YOUR GOAL »
Only the lines that include "name" should be copied from the data below.
#### SUPPLIED MATERIAL
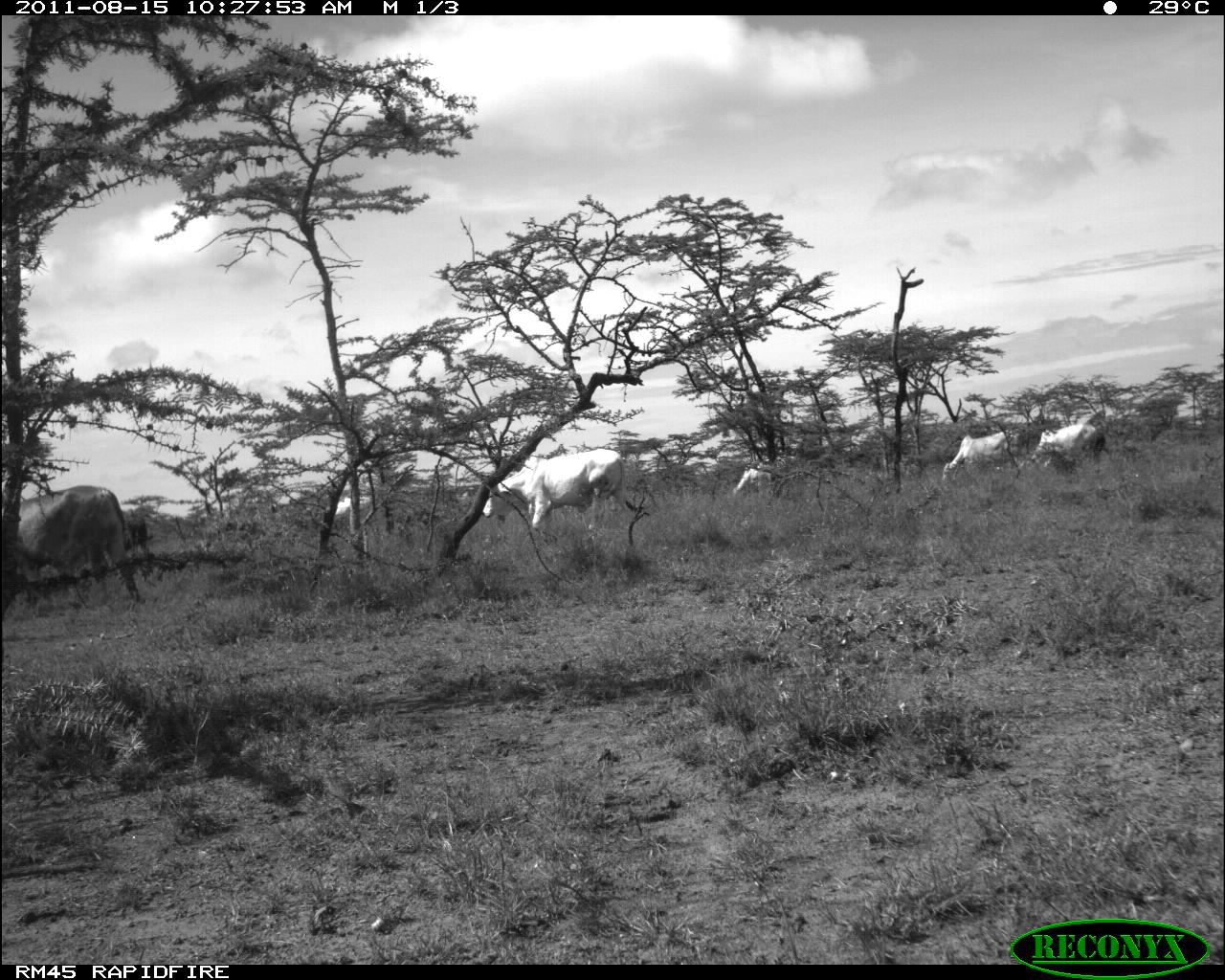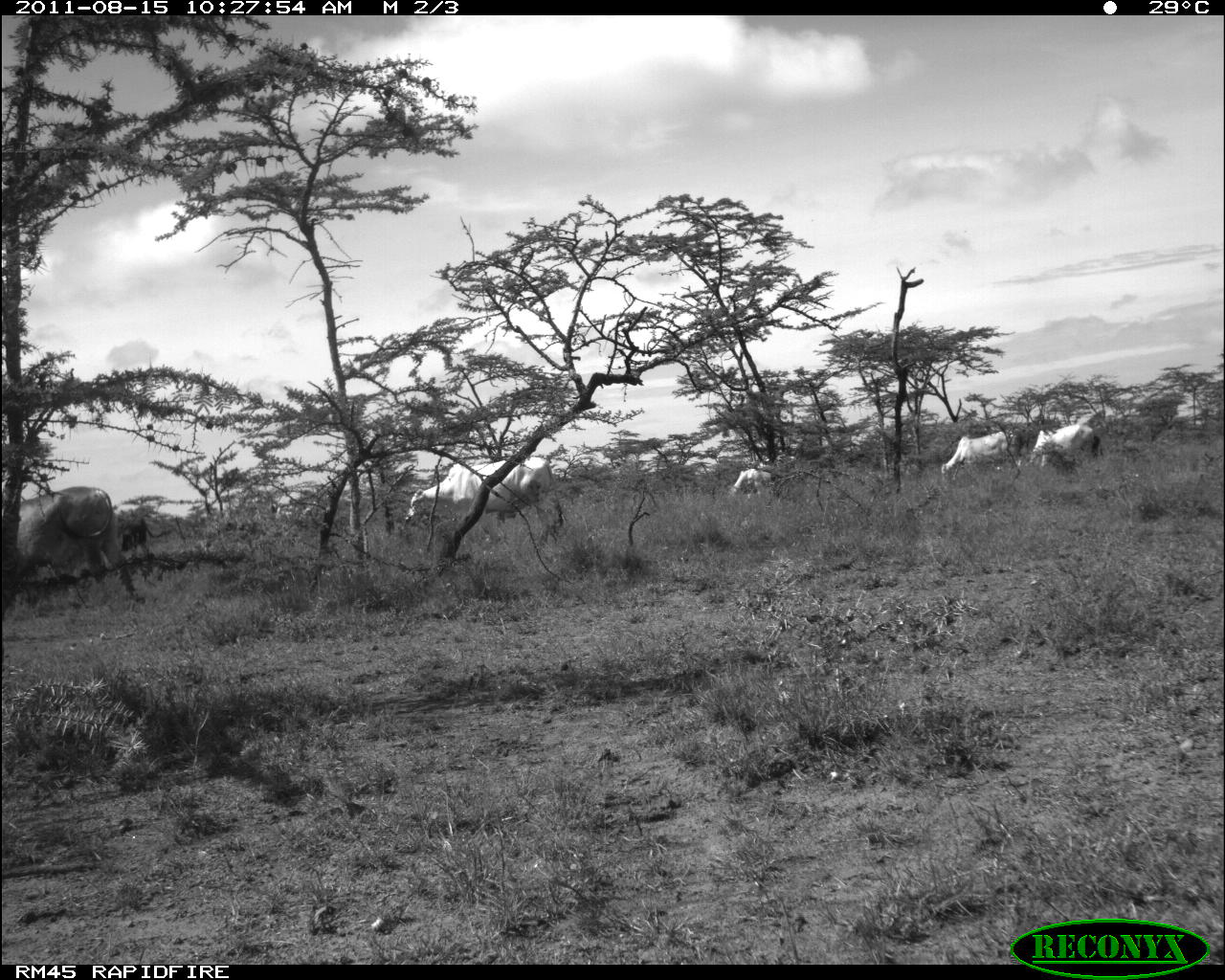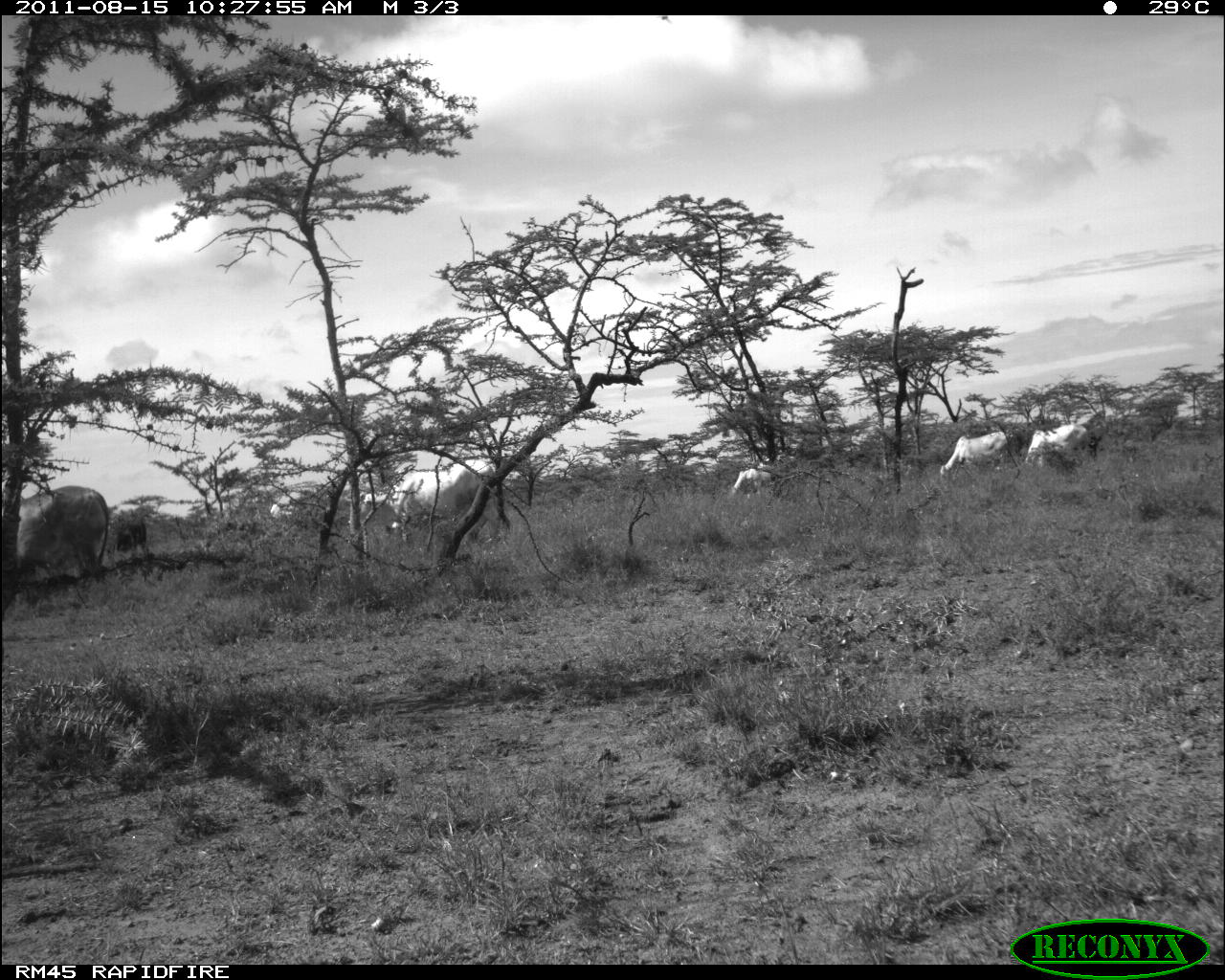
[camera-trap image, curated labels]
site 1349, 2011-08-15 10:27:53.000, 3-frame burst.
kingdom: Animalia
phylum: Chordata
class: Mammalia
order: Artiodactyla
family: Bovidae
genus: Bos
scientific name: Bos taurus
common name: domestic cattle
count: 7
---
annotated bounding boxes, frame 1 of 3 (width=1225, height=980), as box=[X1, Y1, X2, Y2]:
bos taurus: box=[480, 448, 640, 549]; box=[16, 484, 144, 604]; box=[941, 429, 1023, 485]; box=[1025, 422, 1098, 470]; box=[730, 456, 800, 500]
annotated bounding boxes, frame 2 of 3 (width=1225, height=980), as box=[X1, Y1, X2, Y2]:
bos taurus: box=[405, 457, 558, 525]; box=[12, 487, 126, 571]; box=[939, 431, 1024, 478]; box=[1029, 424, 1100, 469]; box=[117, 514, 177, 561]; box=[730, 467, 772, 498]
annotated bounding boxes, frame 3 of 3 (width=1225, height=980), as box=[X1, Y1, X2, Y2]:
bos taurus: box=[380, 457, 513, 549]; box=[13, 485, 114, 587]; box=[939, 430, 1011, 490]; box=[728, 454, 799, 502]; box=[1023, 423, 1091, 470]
########
#### SUPPLIED MATERIAL
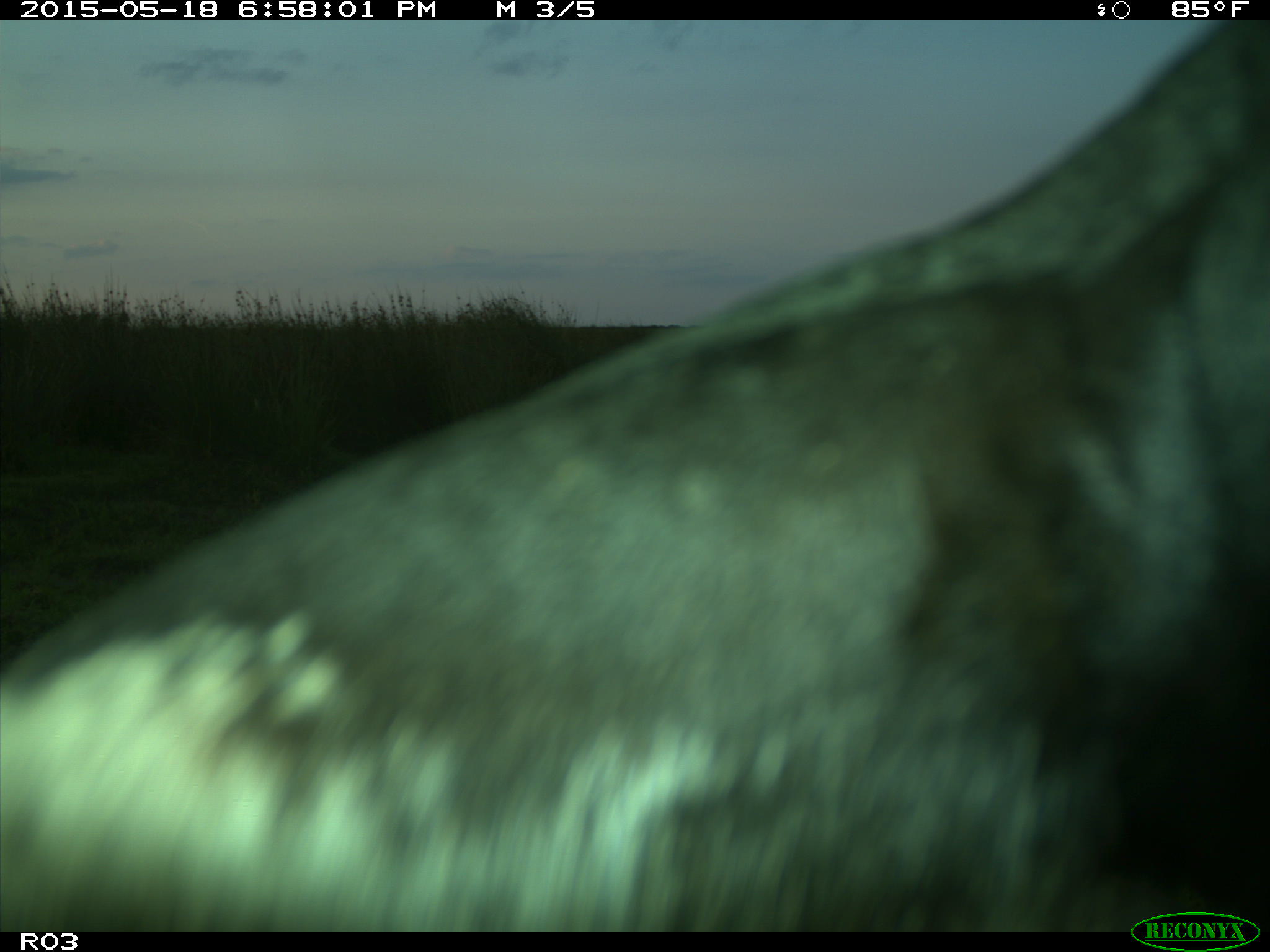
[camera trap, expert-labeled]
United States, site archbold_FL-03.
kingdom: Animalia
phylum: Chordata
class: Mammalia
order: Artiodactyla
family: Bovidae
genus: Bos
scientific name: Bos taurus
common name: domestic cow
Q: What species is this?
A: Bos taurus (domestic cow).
########
ANSWER SECTION »
scientific name: Bos taurus
common name: domestic cattle
scientific name: Bos taurus
common name: domestic cow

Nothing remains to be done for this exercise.